■ What to produce ■
Would you repeat every entry below word for word but drop the images?

■ The data ■
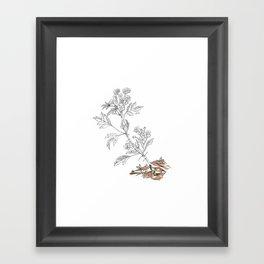 Agrion Framed Art Print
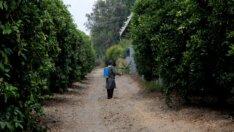 Adana'da Akdeniz meyve sineğiyle mücadele başladı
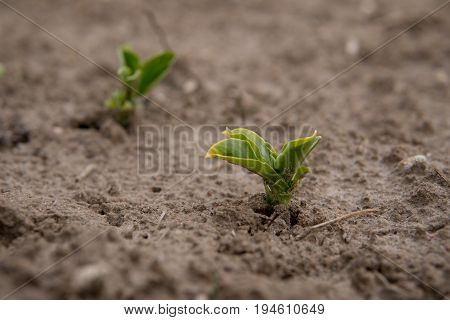 Small Plants Growing From The Ground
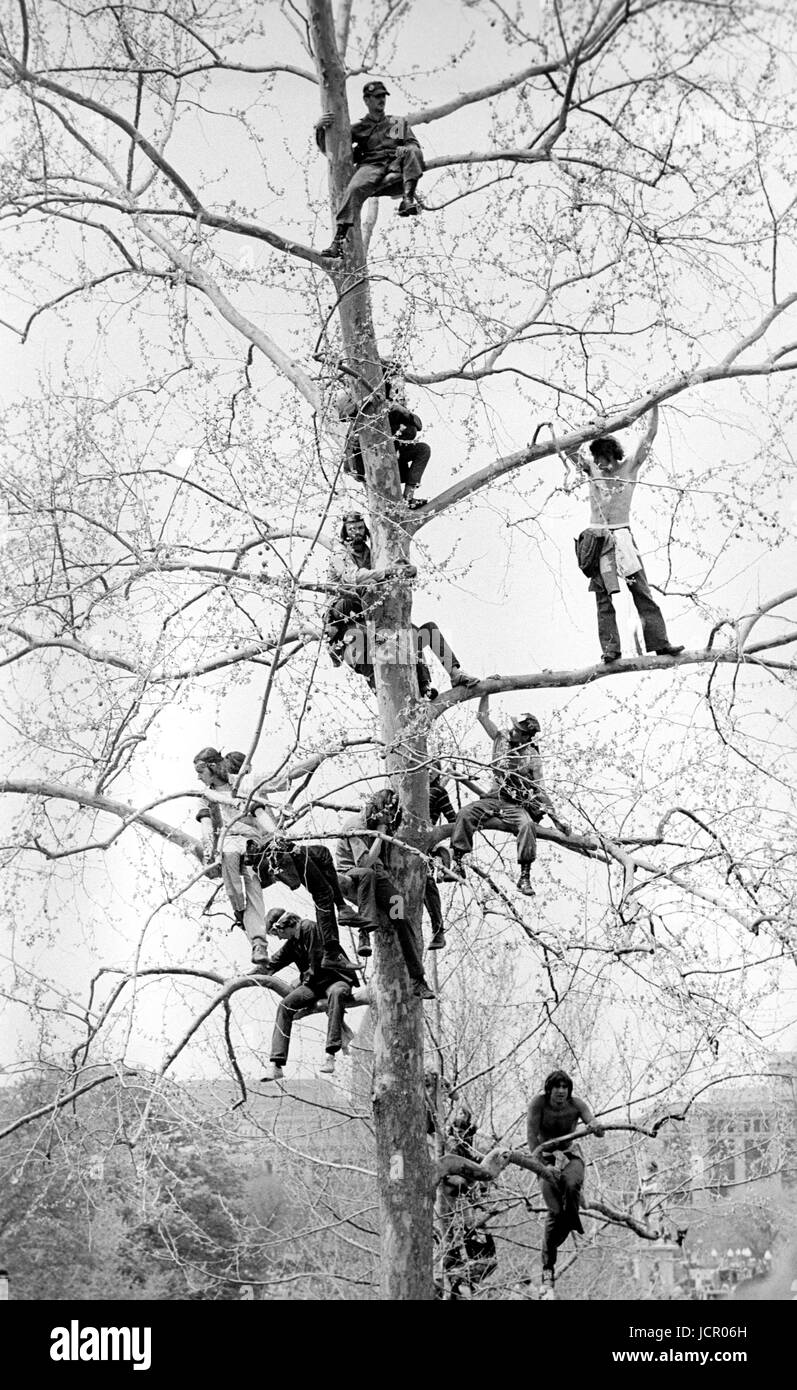 Lt. John Kerry speaks to antiwar protestors - here listening from a tree on the U.S. Capitol grounds during massive - Stock Image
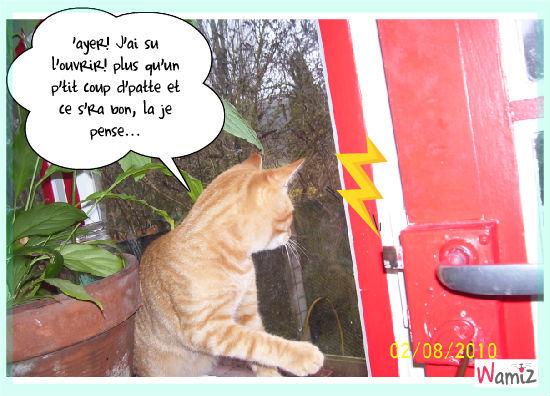 PitPit tente d'ouvrir la porte, lolcats réalisé sur Wamiz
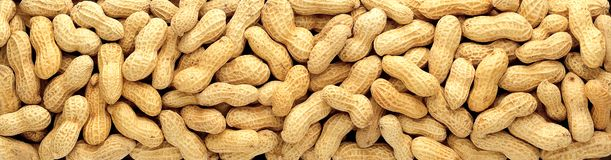 Free Peanuts Royalty Free Stock Images - 2538459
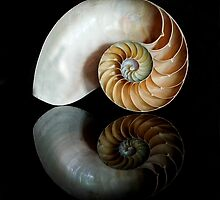 Shell Symmetry by Nancy Bray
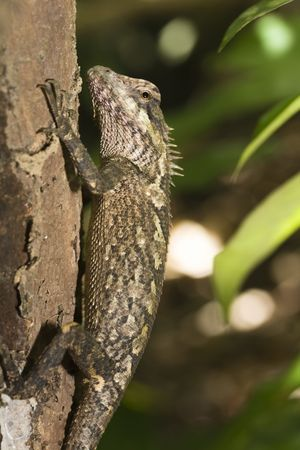 Lizard on the tree close-up Stock Photo - 3281510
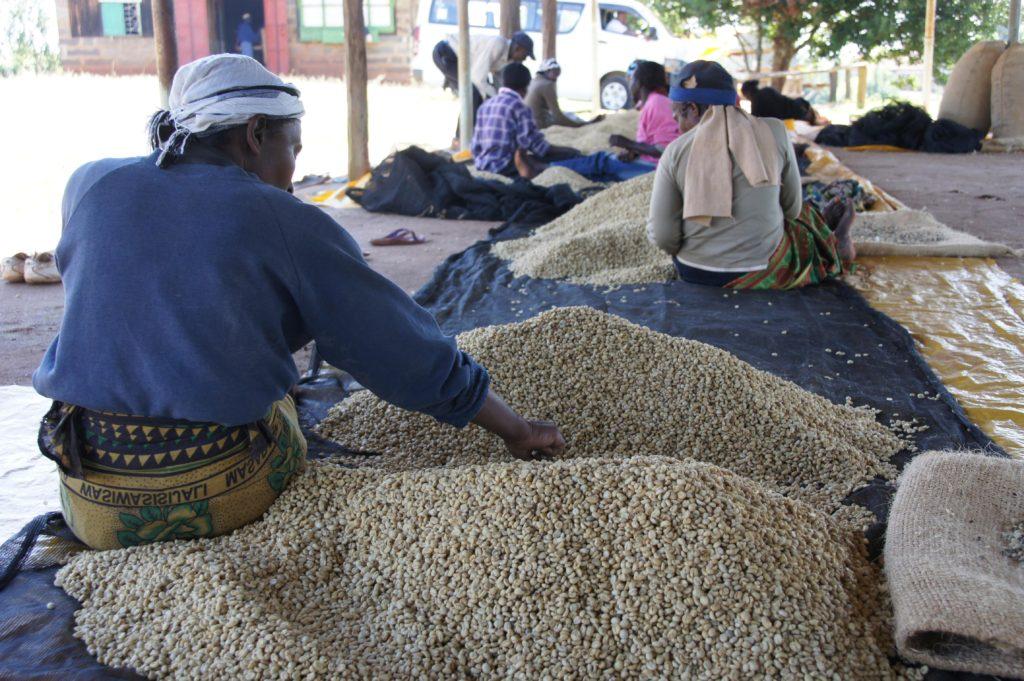 [コーヒー豆]ケニア ABC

■ Solved exercise ■
 Agrion Framed Art Print
 Adana'da Akdeniz meyve sineğiyle mücadele başladı
 Small Plants Growing From The Ground
 Lt. John Kerry speaks to antiwar protestors - here listening from a tree on the U.S. Capitol grounds during massive - Stock Image
 PitPit tente d'ouvrir la porte, lolcats réalisé sur Wamiz
 Free Peanuts Royalty Free Stock Images - 2538459
 Shell Symmetry by Nancy Bray
 Lizard on the tree close-up Stock Photo - 3281510
 [コーヒー豆]ケニア ABC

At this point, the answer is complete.